A farra se estendia até a meia-noite, quando os sinos de outrora voltavam a bimbalhar, anunciando a glória do Senhor sobre o mundo dos mortos. Cantavam, em roda, uma cantiga folclórica, cujos versos não esqueci: "Ai! Meu Bendegó! Ai! Meu bem xodó! Quero ver minha morena dançar o catimbó!"
Num determinado ano, a dança começou na hora marcada, o dia foi morrendo, veio a noite, a madrugada nasceu e se tornou dia, e ninguém parava de dançar em roda e cantar "Ai! Meu Bendegó! Ai! Meu bem xodó!".
O novo dia entardeceu, veio a noite outra vez e ninguém parava de cantar e dançar. Passou a semana, passou o mês, passou o ano e a roda continuava, rostos afogueados, pés marcando o ritmo, monótono e infernal. Outro ano se passou, ninguém abandonava a roda, todos condenados a pular e a cantar. Acontece que o chão, de tanto ser pisado, foi afundando, afundando. Anos depois, todos foram tragados pela terra, mas não paravam de cantar o Bendegó, o xodó e a morena que dançava o catimbó.
Até hoje -e minha mãe mudava o tom da narração, tornando-a mais dramática, terrível-, nasce um capim rasteiro sepultando os profanadores do dia mais sagrado da cristandade.
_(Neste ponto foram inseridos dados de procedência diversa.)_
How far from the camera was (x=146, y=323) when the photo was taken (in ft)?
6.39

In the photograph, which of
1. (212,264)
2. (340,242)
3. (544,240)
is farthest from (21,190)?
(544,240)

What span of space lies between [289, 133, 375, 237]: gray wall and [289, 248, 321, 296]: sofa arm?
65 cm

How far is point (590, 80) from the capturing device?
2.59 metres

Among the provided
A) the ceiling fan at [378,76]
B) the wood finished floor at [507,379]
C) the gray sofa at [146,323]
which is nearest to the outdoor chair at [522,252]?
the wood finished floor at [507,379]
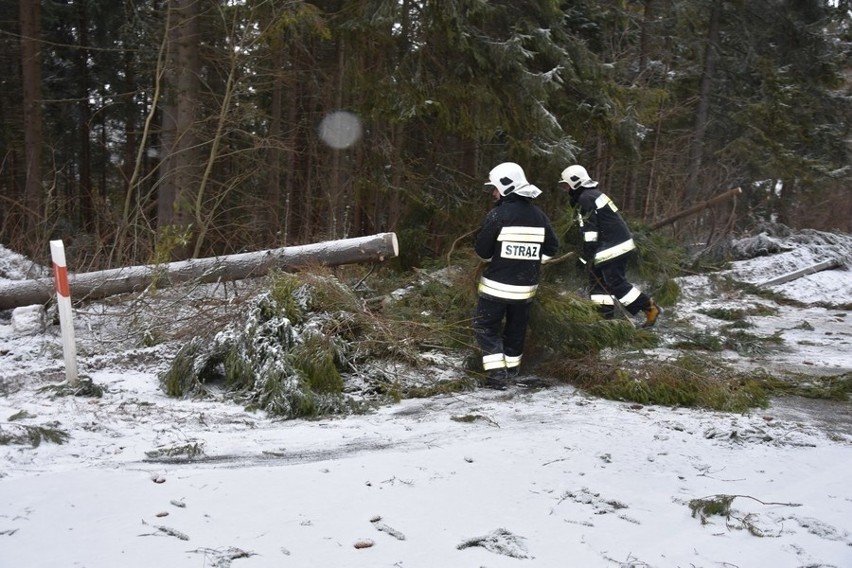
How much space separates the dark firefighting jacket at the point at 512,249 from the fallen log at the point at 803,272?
25.5ft

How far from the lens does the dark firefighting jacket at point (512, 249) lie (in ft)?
17.6

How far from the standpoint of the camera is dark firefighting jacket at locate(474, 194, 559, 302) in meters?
5.37

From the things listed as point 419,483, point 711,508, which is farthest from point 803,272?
point 419,483

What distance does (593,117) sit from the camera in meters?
Answer: 11.2

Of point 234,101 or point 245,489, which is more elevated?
point 234,101

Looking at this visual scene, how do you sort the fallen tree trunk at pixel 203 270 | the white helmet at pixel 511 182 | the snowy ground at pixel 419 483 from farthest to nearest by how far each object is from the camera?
the fallen tree trunk at pixel 203 270 → the white helmet at pixel 511 182 → the snowy ground at pixel 419 483

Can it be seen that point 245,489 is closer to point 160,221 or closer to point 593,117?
point 160,221

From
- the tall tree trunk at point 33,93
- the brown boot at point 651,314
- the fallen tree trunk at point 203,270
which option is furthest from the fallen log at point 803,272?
the tall tree trunk at point 33,93

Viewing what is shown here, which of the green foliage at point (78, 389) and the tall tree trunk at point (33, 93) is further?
the tall tree trunk at point (33, 93)

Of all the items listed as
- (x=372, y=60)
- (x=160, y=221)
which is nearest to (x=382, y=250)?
(x=160, y=221)

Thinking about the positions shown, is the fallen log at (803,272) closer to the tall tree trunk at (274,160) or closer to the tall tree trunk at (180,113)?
the tall tree trunk at (274,160)

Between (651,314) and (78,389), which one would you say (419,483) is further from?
Result: (651,314)

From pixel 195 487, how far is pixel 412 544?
3.76ft

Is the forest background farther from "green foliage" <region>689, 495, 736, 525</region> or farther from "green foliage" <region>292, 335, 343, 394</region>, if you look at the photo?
"green foliage" <region>689, 495, 736, 525</region>
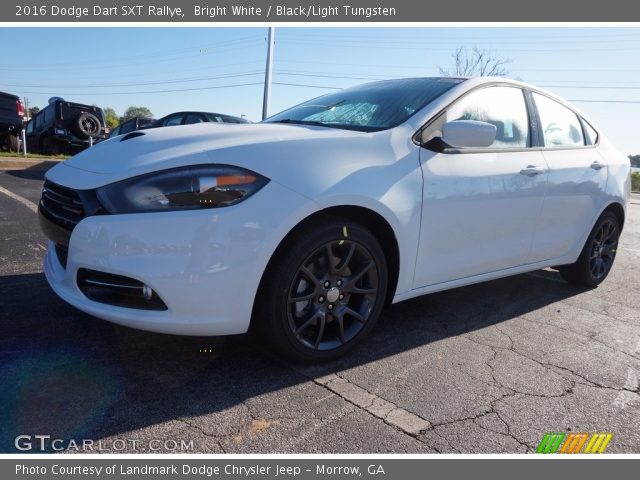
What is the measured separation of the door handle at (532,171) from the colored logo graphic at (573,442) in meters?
1.69

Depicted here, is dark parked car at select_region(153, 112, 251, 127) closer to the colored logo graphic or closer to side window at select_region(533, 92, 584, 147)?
side window at select_region(533, 92, 584, 147)

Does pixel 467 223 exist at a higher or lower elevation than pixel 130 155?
lower

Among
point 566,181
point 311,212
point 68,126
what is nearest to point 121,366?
point 311,212

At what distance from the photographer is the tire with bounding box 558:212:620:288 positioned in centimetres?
415

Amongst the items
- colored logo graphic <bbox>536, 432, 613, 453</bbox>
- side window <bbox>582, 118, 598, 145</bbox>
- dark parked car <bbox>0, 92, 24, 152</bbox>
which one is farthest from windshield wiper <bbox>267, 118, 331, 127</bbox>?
dark parked car <bbox>0, 92, 24, 152</bbox>

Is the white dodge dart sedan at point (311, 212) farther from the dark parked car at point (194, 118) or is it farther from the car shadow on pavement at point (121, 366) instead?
the dark parked car at point (194, 118)

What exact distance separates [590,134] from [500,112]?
1310 millimetres

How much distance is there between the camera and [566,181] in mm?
3607

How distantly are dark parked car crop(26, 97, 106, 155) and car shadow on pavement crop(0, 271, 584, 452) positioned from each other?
36.1 feet
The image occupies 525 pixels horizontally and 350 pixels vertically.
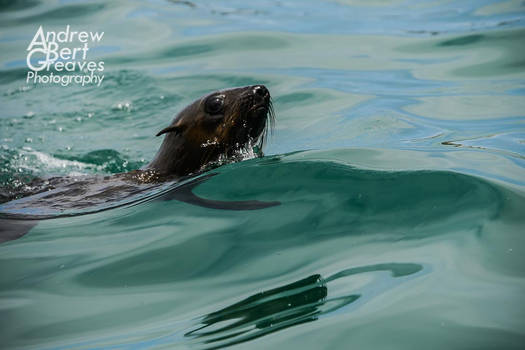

E quem, por acaso, colocasse o ouvido no chão, das entranhas da terra ouviria o ritmo da dança, abafado pelo túmulo sem fundo que tragara a aldeia infiel. Podiam-se distinguir os versos da maldição divina: "Ai! Meu bendegó! Ai, meu bem xodó! Quero ver minha morena dançar o catimbó!".
Aquilo me causava pânico, um horror que conservo até hoje. Mas guardo outra recordação do dia sagrado. Aproveitando os feriados, havia anos em que íamos para a casa do tio Joaquim Pinto Montenegro, em Rodeio, pequenina povoação na serra do Mar, hoje cidade Paulo de Frontin. A casa do tio ficava bem embaixo da estação construída pelo engenheiro que deu nome ao local. Eu adorava trens naquela época, queria ser maquinista da Central do Brasil. Quando as velhas locomotivas "made in England" deixavam para trás o túnel 11, elas vinham apitando, anunciando a sua chegada, aquele apito fundo e melancólico que ficava ecoando nas montanhas e dentro de mim.
Eu corria para ver os trens, odiava os expressos que iam diretamente para São Paulo ou Belo Horizonte e ali não paravam. Ficava sozinho nas plataformas desprezadas olhando o carro-restaurante, orgulhoso, em cujas mesinhas havia sempre uma pequenina jarra com cravos vermelhos. Ao sumir no imenso, no terrível túnel 12, o maior da América do Sul na opinião de Joaquim Pinto Montenegro, eu me prometia, custasse o que custasse, ser um dia senhor e servo de uma daquelas máquinas que me enchiam de assombro.
Nas Sextas-Feiras Santas, dentro da tradição de um povo comportado e respeitador, os trens não apitavam. Um pano roxo envolvia a chaminé das máquinas silenciosas. O trem-fantasma deslizava sem deixar vestígios, somente o cadenciado das rodas atritando nos trilhos parecia marcar a passagem do monstro que logo sumiria no ventre escuro e indevassável do maior túnel da América do Sul.
Eu voltava para casa mais triste. Recusava-me a participar da canjica medonha que todos devoravam para forrar o estômago. Sem culpa precisa no cartório, o estômago pagava o preço da penitência que nunca fiz, mas da qual nunca me libertei.